I was stopped at a couple of police barricades and asked to show my proof of negative nucleic acid tests to proceed. I pedaled faster until I was rocketing along the empty streets. My city had become unrecognizable. It’s usually so loud, with car horns, conversations, footsteps, shop doors opening and closing, woks sizzling, and the bustle of millions making their ways through life. Take it all away and the city is as quiet as the shifting desert sands.
And just as each sound is amplified in the silence of the desert, so is each outcry in a locked-down city. A widely shared video called “Voices of April” is filled with stern government messages, chilling sound bites from those sent to centralized quarantine, and the voices of locked-down people chanting for supplies and banging pots and pans as they faced starvation in one of the richest cities in the world. It appeared in a couple of iterations until government censors made it disappear. A friend of mine reposted it on six different channels in a single day on the ubiquitous social media platform WeChat. The anger in each repost, in the sheer volume of shares, is deafening.

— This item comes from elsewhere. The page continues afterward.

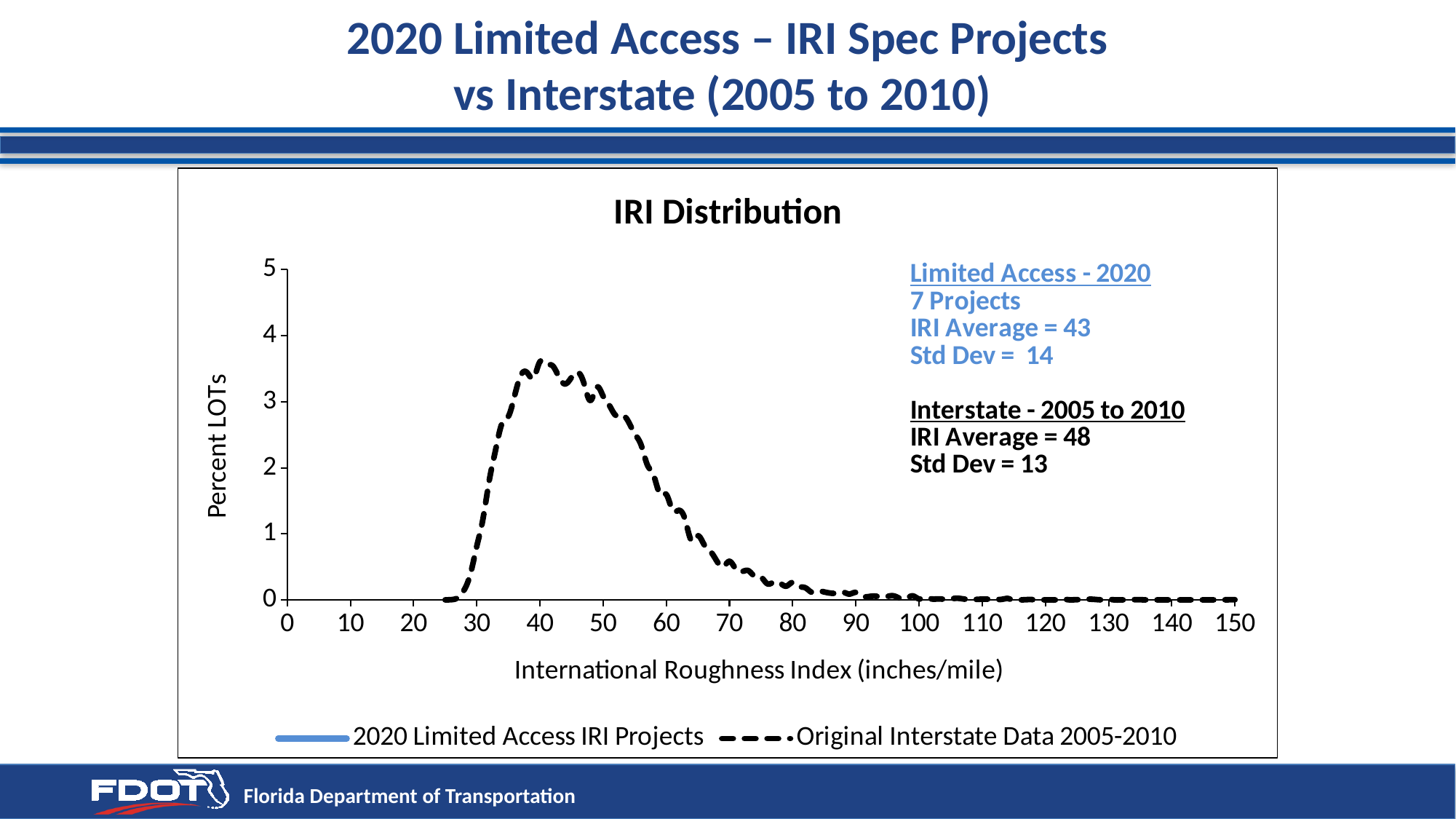
What kind of chart is shown on the slide? line chart How many series does the chart legend list? 2 According to the annotation on the chart, what is the IRI Average for Interstate - 2005 to 2010? 48 Is the Percent LOTs value of the Original Interstate Data 2005-2010 line at an IRI of 40 greater or less than 3? greater What is the title of the chart? IRI Distribution According to the annotation on the chart, what is the IRI Average for Limited Access - 2020? 43 For the Original Interstate Data 2005-2010 line, which IRI value has the higher Percent LOTs: 40 or 60? 40 What is the label of the x axis? International Roughness Index (inches/mile) Does the Original Interstate Data 2005-2010 line rise or fall as the IRI increases from 50 to 90? fall According to the annotation on the chart, what is the Std Dev for Interstate - 2005 to 2010? 13 How many projects are included in the Limited Access - 2020 data, according to the chart annotation? 7 Projects Is the Percent LOTs value of the Original Interstate Data 2005-2010 line at an IRI of 70 greater or less than 1? less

As May began, a trickle of people began venturing outside. But I am overcome by how much is still shuttered. Walking alongside plastic bags floating like tumbleweeds, I realize that most residential compounds I pass are still filled with people unsure of when they can leave. Some with young children. Some with elderly residents in need of medical care. Some with expats or those from other provinces who may now always think of Shanghai as the locked-down city.
Shanghai has already begun redefining what “zero COVID” ought to mean for the megacity. It’s now aiming for what it calls “societal zero COVID.” One announcement mentioned “basically zero COVID.” But whatever version of “zero” officials settle on, the current lockdown may not be the last.
The view from the streets is clear. It’s going to take more than the lockdowns ending for this city to heal.
For now, all I can hope is that this silence does not endure much longer.
Hannah Lund is a writer and translator based in Shanghai.